8_S1.gene_trans_map_salmon.gene.counts.matrix <==
GeneID 8_S1
TRINITY_DN0_c0_g1 9630.41
TRINITY_DN0_c1_g1 1 73.96
TRINITY_DN100000_c0_g1 76.79
TRINITY_DN100001_c0_g1 71.34
TRINITY_DN100002_c0_g1 73.23
TRINITY_DN100003_c0_g1 87.40
TRINITY_DN100004_c0_g1 31.01
TRINITY_DN100005_c0_g1 70.68
TRINITY_DN100006_c0_g1 13.12
==> 9_S5.gene_trans_map_salmon.gene.counts.matrix <==
GeneID 9_S5
TRINITY_DN0_c0_g1 537.85
TRINITY_DN100000_c0_g1 802.50
TRINITY_DN100001_c0_g1 41.39
TRINITY_DN100002_c0_g1 64.61
TRINITY_DN100003_c0_g1 83.42
TRINITY_DN100004_c0_g1 22.55
TRINITY_DN100005_c0_g1 30.28
TRINITY_DN100006_c0_g1 39.07
TRINITY_DN100007_c0_g1 186.55
How do I generate tx2gene information ? If I had a GTF file, is it possible to generate tx2gene information using GenomicFeatures package ? Some easy way.
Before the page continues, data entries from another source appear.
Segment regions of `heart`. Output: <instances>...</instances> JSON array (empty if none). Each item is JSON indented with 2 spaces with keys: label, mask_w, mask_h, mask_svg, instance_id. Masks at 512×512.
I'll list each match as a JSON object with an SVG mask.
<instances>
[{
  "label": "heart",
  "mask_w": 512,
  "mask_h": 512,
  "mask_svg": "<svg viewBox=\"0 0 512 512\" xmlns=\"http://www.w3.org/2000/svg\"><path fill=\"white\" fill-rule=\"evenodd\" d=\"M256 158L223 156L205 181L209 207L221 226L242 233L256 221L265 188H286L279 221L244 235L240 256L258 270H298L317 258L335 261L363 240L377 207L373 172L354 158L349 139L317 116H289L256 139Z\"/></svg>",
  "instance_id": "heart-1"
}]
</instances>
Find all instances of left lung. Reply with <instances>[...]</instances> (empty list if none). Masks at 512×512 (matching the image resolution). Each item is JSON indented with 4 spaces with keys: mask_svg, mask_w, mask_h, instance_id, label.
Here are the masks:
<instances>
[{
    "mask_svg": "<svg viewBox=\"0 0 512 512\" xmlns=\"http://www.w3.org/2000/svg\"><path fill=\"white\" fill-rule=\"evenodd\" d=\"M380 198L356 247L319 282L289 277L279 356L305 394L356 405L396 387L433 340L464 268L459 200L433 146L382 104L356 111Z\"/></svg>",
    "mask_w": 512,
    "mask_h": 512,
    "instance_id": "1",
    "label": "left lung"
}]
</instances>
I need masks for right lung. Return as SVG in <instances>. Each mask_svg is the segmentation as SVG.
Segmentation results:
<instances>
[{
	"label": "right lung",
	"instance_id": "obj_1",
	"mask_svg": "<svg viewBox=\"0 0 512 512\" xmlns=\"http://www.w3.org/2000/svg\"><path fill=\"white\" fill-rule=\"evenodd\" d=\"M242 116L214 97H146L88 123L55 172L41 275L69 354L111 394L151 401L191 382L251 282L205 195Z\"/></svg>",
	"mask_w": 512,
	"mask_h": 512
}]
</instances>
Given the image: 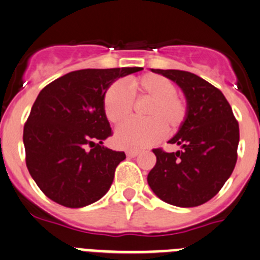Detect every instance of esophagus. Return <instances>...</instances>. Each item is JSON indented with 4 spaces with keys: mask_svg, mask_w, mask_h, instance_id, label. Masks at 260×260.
<instances>
[{
    "mask_svg": "<svg viewBox=\"0 0 260 260\" xmlns=\"http://www.w3.org/2000/svg\"><path fill=\"white\" fill-rule=\"evenodd\" d=\"M138 154H140V152L138 151H132V149H131V151H127L128 157H137Z\"/></svg>",
    "mask_w": 260,
    "mask_h": 260,
    "instance_id": "obj_1",
    "label": "esophagus"
}]
</instances>
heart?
I'll return each mask as SVG.
<instances>
[{"label": "heart", "mask_w": 260, "mask_h": 260, "mask_svg": "<svg viewBox=\"0 0 260 260\" xmlns=\"http://www.w3.org/2000/svg\"><path fill=\"white\" fill-rule=\"evenodd\" d=\"M122 83H113L103 98V111L109 123L119 125L132 115L133 101L149 99L143 109V122H129L118 128L114 143L119 148L142 149L156 143L167 133H175L185 123L187 104L176 93L171 80L158 74H147Z\"/></svg>", "instance_id": "obj_1"}]
</instances>
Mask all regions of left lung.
Masks as SVG:
<instances>
[{
  "label": "left lung",
  "mask_w": 260,
  "mask_h": 260,
  "mask_svg": "<svg viewBox=\"0 0 260 260\" xmlns=\"http://www.w3.org/2000/svg\"><path fill=\"white\" fill-rule=\"evenodd\" d=\"M175 81L187 102V117L169 141L177 152L153 149L156 165L149 187L162 201L180 208L203 205L232 175L238 158L239 124L224 94L203 78L183 70L152 69Z\"/></svg>",
  "instance_id": "8db88e82"
}]
</instances>
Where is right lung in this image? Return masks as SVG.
I'll return each mask as SVG.
<instances>
[{
	"label": "right lung",
	"mask_w": 260,
	"mask_h": 260,
	"mask_svg": "<svg viewBox=\"0 0 260 260\" xmlns=\"http://www.w3.org/2000/svg\"><path fill=\"white\" fill-rule=\"evenodd\" d=\"M141 70H77L39 93L23 127L26 166L52 201L83 208L108 192L125 154L103 146L112 136L103 111L104 94L118 78Z\"/></svg>",
	"instance_id": "obj_1"
}]
</instances>
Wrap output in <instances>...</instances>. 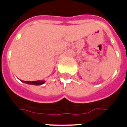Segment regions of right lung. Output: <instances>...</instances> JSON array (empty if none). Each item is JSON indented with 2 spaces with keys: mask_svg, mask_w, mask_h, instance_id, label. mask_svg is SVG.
Segmentation results:
<instances>
[{
  "mask_svg": "<svg viewBox=\"0 0 127 127\" xmlns=\"http://www.w3.org/2000/svg\"><path fill=\"white\" fill-rule=\"evenodd\" d=\"M21 81L24 82V83L32 85H41L45 82V80H37V81H23V80H21Z\"/></svg>",
  "mask_w": 127,
  "mask_h": 127,
  "instance_id": "1",
  "label": "right lung"
}]
</instances>
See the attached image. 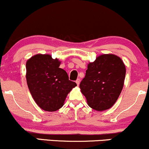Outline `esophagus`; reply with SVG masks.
I'll return each mask as SVG.
<instances>
[{
    "mask_svg": "<svg viewBox=\"0 0 149 149\" xmlns=\"http://www.w3.org/2000/svg\"><path fill=\"white\" fill-rule=\"evenodd\" d=\"M80 80L79 79V78H78V79H77V80H76V83L77 85H79V84H80Z\"/></svg>",
    "mask_w": 149,
    "mask_h": 149,
    "instance_id": "obj_1",
    "label": "esophagus"
}]
</instances>
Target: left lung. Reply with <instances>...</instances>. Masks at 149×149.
I'll use <instances>...</instances> for the list:
<instances>
[{
	"mask_svg": "<svg viewBox=\"0 0 149 149\" xmlns=\"http://www.w3.org/2000/svg\"><path fill=\"white\" fill-rule=\"evenodd\" d=\"M125 73L123 61L113 54H102L88 64L80 88L89 107L99 111L110 109L120 95Z\"/></svg>",
	"mask_w": 149,
	"mask_h": 149,
	"instance_id": "obj_1",
	"label": "left lung"
}]
</instances>
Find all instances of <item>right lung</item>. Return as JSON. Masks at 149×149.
Returning a JSON list of instances; mask_svg holds the SVG:
<instances>
[{
    "label": "right lung",
    "mask_w": 149,
    "mask_h": 149,
    "mask_svg": "<svg viewBox=\"0 0 149 149\" xmlns=\"http://www.w3.org/2000/svg\"><path fill=\"white\" fill-rule=\"evenodd\" d=\"M60 63L49 54H38L26 64L29 91L38 106L46 111H55L62 107L67 95L77 85L59 68Z\"/></svg>",
    "instance_id": "right-lung-1"
}]
</instances>
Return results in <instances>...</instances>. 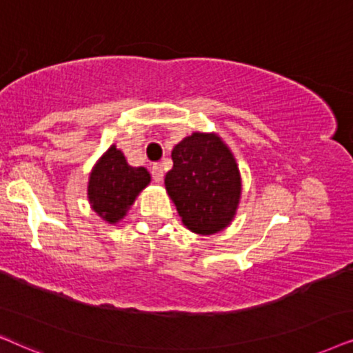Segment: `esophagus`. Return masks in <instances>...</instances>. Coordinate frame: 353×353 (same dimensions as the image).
I'll list each match as a JSON object with an SVG mask.
<instances>
[{"instance_id":"esophagus-1","label":"esophagus","mask_w":353,"mask_h":353,"mask_svg":"<svg viewBox=\"0 0 353 353\" xmlns=\"http://www.w3.org/2000/svg\"><path fill=\"white\" fill-rule=\"evenodd\" d=\"M152 176H153L154 182H161L163 181V168H161V164H158V163L153 164V166H152Z\"/></svg>"}]
</instances>
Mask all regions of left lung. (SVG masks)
Here are the masks:
<instances>
[{
	"label": "left lung",
	"instance_id": "1",
	"mask_svg": "<svg viewBox=\"0 0 353 353\" xmlns=\"http://www.w3.org/2000/svg\"><path fill=\"white\" fill-rule=\"evenodd\" d=\"M171 157L164 185L185 228L201 236L228 228L242 194L241 172L228 145L218 134L194 132Z\"/></svg>",
	"mask_w": 353,
	"mask_h": 353
}]
</instances>
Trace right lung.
I'll return each instance as SVG.
<instances>
[{"label":"right lung","instance_id":"obj_1","mask_svg":"<svg viewBox=\"0 0 353 353\" xmlns=\"http://www.w3.org/2000/svg\"><path fill=\"white\" fill-rule=\"evenodd\" d=\"M150 181L152 177L147 169L130 166L124 153L111 145L88 177V201L100 218L116 224L128 214V210Z\"/></svg>","mask_w":353,"mask_h":353}]
</instances>
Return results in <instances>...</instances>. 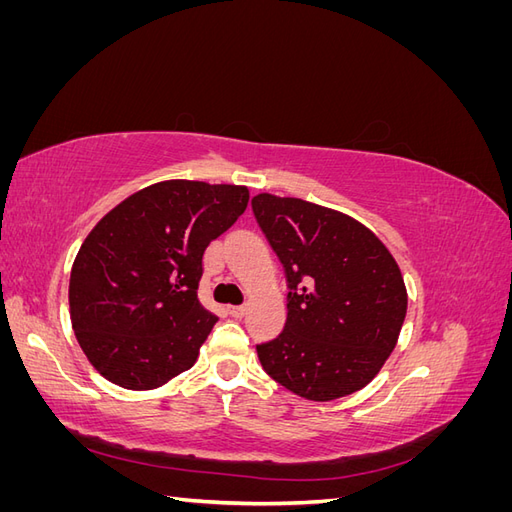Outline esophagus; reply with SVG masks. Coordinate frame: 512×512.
<instances>
[{
	"instance_id": "esophagus-1",
	"label": "esophagus",
	"mask_w": 512,
	"mask_h": 512,
	"mask_svg": "<svg viewBox=\"0 0 512 512\" xmlns=\"http://www.w3.org/2000/svg\"><path fill=\"white\" fill-rule=\"evenodd\" d=\"M245 312H247L245 305H232V307H228V314L232 318H241V316H245Z\"/></svg>"
}]
</instances>
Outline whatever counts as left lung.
I'll return each instance as SVG.
<instances>
[{
	"label": "left lung",
	"instance_id": "1",
	"mask_svg": "<svg viewBox=\"0 0 512 512\" xmlns=\"http://www.w3.org/2000/svg\"><path fill=\"white\" fill-rule=\"evenodd\" d=\"M252 211L290 290L284 331L256 346L262 367L312 401L361 391L389 359L406 318L395 258L361 222L301 198L258 194Z\"/></svg>",
	"mask_w": 512,
	"mask_h": 512
}]
</instances>
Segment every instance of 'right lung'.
<instances>
[{
	"label": "right lung",
	"mask_w": 512,
	"mask_h": 512,
	"mask_svg": "<svg viewBox=\"0 0 512 512\" xmlns=\"http://www.w3.org/2000/svg\"><path fill=\"white\" fill-rule=\"evenodd\" d=\"M247 200L245 185L160 181L89 232L70 273V320L108 382L151 391L196 363L218 322L198 301L203 254Z\"/></svg>",
	"instance_id": "1"
}]
</instances>
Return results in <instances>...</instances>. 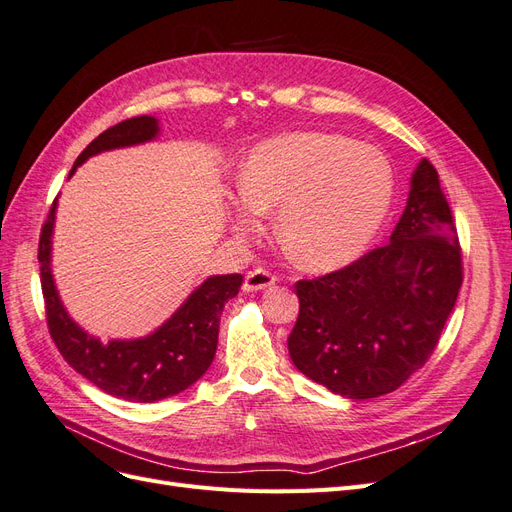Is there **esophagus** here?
<instances>
[{"mask_svg": "<svg viewBox=\"0 0 512 512\" xmlns=\"http://www.w3.org/2000/svg\"><path fill=\"white\" fill-rule=\"evenodd\" d=\"M277 282V277L267 271V269H252L247 271L245 280H243V290L247 292H256V290H265Z\"/></svg>", "mask_w": 512, "mask_h": 512, "instance_id": "1", "label": "esophagus"}]
</instances>
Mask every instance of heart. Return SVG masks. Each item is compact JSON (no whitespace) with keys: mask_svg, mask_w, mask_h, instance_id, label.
Listing matches in <instances>:
<instances>
[{"mask_svg":"<svg viewBox=\"0 0 512 512\" xmlns=\"http://www.w3.org/2000/svg\"><path fill=\"white\" fill-rule=\"evenodd\" d=\"M232 228L252 232L256 213L275 215L286 256L307 271H333L376 237L395 194L382 151L342 134L290 132L256 145L239 170Z\"/></svg>","mask_w":512,"mask_h":512,"instance_id":"heart-1","label":"heart"}]
</instances>
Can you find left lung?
Listing matches in <instances>:
<instances>
[{"label": "left lung", "instance_id": "8db88e82", "mask_svg": "<svg viewBox=\"0 0 512 512\" xmlns=\"http://www.w3.org/2000/svg\"><path fill=\"white\" fill-rule=\"evenodd\" d=\"M461 282L453 213L438 170L421 160L389 243L294 284L299 318L288 337L290 359L342 397L391 393L436 350Z\"/></svg>", "mask_w": 512, "mask_h": 512}]
</instances>
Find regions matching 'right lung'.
<instances>
[{"mask_svg": "<svg viewBox=\"0 0 512 512\" xmlns=\"http://www.w3.org/2000/svg\"><path fill=\"white\" fill-rule=\"evenodd\" d=\"M160 132L158 119L141 115L117 123L91 141L79 158L81 166L96 153L147 143ZM70 173V175H72ZM57 198L49 211L38 243L40 284L46 307V324L61 356L83 378L96 384L104 393L151 404L173 397L192 386L209 369L218 348L220 316L228 299L237 297L243 275H213L200 284L185 303L170 316L158 331L141 339H113L102 344L76 324L59 294L51 273V237L55 224Z\"/></svg>", "mask_w": 512, "mask_h": 512, "instance_id": "right-lung-1", "label": "right lung"}]
</instances>
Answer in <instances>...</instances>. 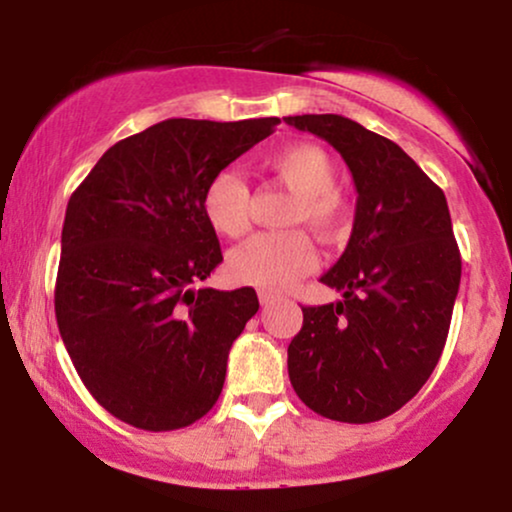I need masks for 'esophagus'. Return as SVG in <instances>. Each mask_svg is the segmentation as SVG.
Wrapping results in <instances>:
<instances>
[{"label":"esophagus","instance_id":"1","mask_svg":"<svg viewBox=\"0 0 512 512\" xmlns=\"http://www.w3.org/2000/svg\"><path fill=\"white\" fill-rule=\"evenodd\" d=\"M257 298H260L262 305H269L272 301H276V293L262 289V291H257Z\"/></svg>","mask_w":512,"mask_h":512}]
</instances>
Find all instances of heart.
I'll use <instances>...</instances> for the list:
<instances>
[{"label":"heart","instance_id":"1","mask_svg":"<svg viewBox=\"0 0 512 512\" xmlns=\"http://www.w3.org/2000/svg\"><path fill=\"white\" fill-rule=\"evenodd\" d=\"M269 166L281 182L296 192L289 211V223H308L320 236L332 238L344 228L346 202L334 187V166L330 156L313 144H293L269 158ZM250 187L236 170H219L207 182L202 211L209 226L226 238H240L250 231ZM317 250L305 233H262L238 245L228 255V274L238 284L281 291L313 272Z\"/></svg>","mask_w":512,"mask_h":512}]
</instances>
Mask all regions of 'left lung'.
<instances>
[{
  "label": "left lung",
  "instance_id": "8db88e82",
  "mask_svg": "<svg viewBox=\"0 0 512 512\" xmlns=\"http://www.w3.org/2000/svg\"><path fill=\"white\" fill-rule=\"evenodd\" d=\"M284 120L342 154L358 195L349 245L320 276L342 301L303 308L291 385L325 419L380 421L424 387L448 339L462 276L448 202L395 142L349 117Z\"/></svg>",
  "mask_w": 512,
  "mask_h": 512
}]
</instances>
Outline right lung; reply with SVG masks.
Segmentation results:
<instances>
[{
  "instance_id": "obj_1",
  "label": "right lung",
  "mask_w": 512,
  "mask_h": 512,
  "mask_svg": "<svg viewBox=\"0 0 512 512\" xmlns=\"http://www.w3.org/2000/svg\"><path fill=\"white\" fill-rule=\"evenodd\" d=\"M279 122L163 120L110 146L69 199L57 327L88 392L125 424L173 431L219 399L260 301L250 286L195 289L223 260L202 195Z\"/></svg>"
}]
</instances>
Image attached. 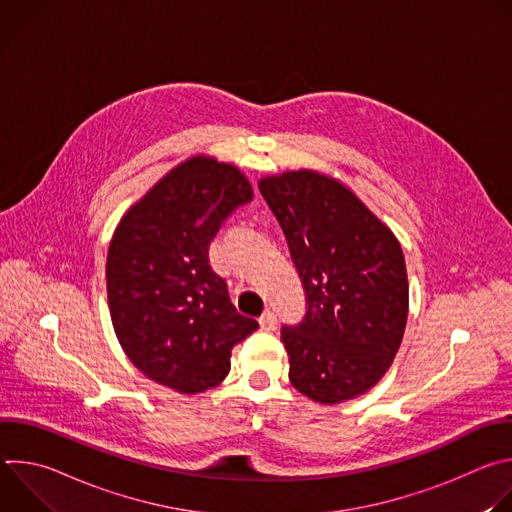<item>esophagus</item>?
<instances>
[{
  "instance_id": "esophagus-1",
  "label": "esophagus",
  "mask_w": 512,
  "mask_h": 512,
  "mask_svg": "<svg viewBox=\"0 0 512 512\" xmlns=\"http://www.w3.org/2000/svg\"><path fill=\"white\" fill-rule=\"evenodd\" d=\"M259 326H261V330H267V332L275 330L277 328V316L271 310L263 312V316L259 318Z\"/></svg>"
}]
</instances>
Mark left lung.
Masks as SVG:
<instances>
[{
    "label": "left lung",
    "instance_id": "8db88e82",
    "mask_svg": "<svg viewBox=\"0 0 512 512\" xmlns=\"http://www.w3.org/2000/svg\"><path fill=\"white\" fill-rule=\"evenodd\" d=\"M259 190L287 239L306 291V316L283 326L289 381L334 405L373 389L401 346L409 283L387 225L336 178L283 172Z\"/></svg>",
    "mask_w": 512,
    "mask_h": 512
}]
</instances>
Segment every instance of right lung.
Returning <instances> with one entry per match:
<instances>
[{
	"label": "right lung",
	"instance_id": "obj_1",
	"mask_svg": "<svg viewBox=\"0 0 512 512\" xmlns=\"http://www.w3.org/2000/svg\"><path fill=\"white\" fill-rule=\"evenodd\" d=\"M253 200L245 174L210 156L168 172L119 221L107 253V298L127 358L184 395L216 387L231 350L259 328L231 304L208 263L229 214Z\"/></svg>",
	"mask_w": 512,
	"mask_h": 512
}]
</instances>
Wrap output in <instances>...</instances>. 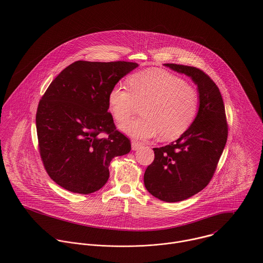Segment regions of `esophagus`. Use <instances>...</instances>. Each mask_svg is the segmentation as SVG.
Masks as SVG:
<instances>
[{"label": "esophagus", "mask_w": 263, "mask_h": 263, "mask_svg": "<svg viewBox=\"0 0 263 263\" xmlns=\"http://www.w3.org/2000/svg\"><path fill=\"white\" fill-rule=\"evenodd\" d=\"M131 145H132V150L133 151H137L138 149H140V147L142 146V144L139 143L137 141H132Z\"/></svg>", "instance_id": "obj_1"}]
</instances>
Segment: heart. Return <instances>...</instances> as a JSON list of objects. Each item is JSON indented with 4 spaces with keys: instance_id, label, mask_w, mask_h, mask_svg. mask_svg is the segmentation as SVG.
Segmentation results:
<instances>
[{
    "instance_id": "b5f03b06",
    "label": "heart",
    "mask_w": 263,
    "mask_h": 263,
    "mask_svg": "<svg viewBox=\"0 0 263 263\" xmlns=\"http://www.w3.org/2000/svg\"><path fill=\"white\" fill-rule=\"evenodd\" d=\"M129 89L117 85L108 93V106L114 119L124 123L142 105V117L121 126L135 139L160 134L174 140L185 133L199 111V97L180 77L162 69H148L128 77Z\"/></svg>"
}]
</instances>
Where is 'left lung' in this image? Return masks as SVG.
I'll list each match as a JSON object with an SVG mask.
<instances>
[{
  "mask_svg": "<svg viewBox=\"0 0 263 263\" xmlns=\"http://www.w3.org/2000/svg\"><path fill=\"white\" fill-rule=\"evenodd\" d=\"M164 66L190 77L199 92V111L193 124L175 142L153 149L154 162L144 175L145 186L153 196L177 202L210 182L227 143L228 123L221 92L209 76L191 66Z\"/></svg>",
  "mask_w": 263,
  "mask_h": 263,
  "instance_id": "left-lung-1",
  "label": "left lung"
}]
</instances>
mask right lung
<instances>
[{
    "instance_id": "right-lung-1",
    "label": "right lung",
    "mask_w": 263,
    "mask_h": 263,
    "mask_svg": "<svg viewBox=\"0 0 263 263\" xmlns=\"http://www.w3.org/2000/svg\"><path fill=\"white\" fill-rule=\"evenodd\" d=\"M137 67L125 61H76L42 96L36 111L38 148L47 174L61 187L80 194L98 191L108 180L113 158L131 150L130 140L108 112V93Z\"/></svg>"
}]
</instances>
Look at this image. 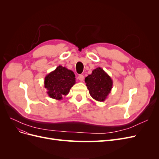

Have you read any of the documentation? This is discussed in the function man page and the vignette. Before posting to the support site, it’s assumed that you’ve spent time looking up the documentation (or else why should we bother writing help pages and vignettes)?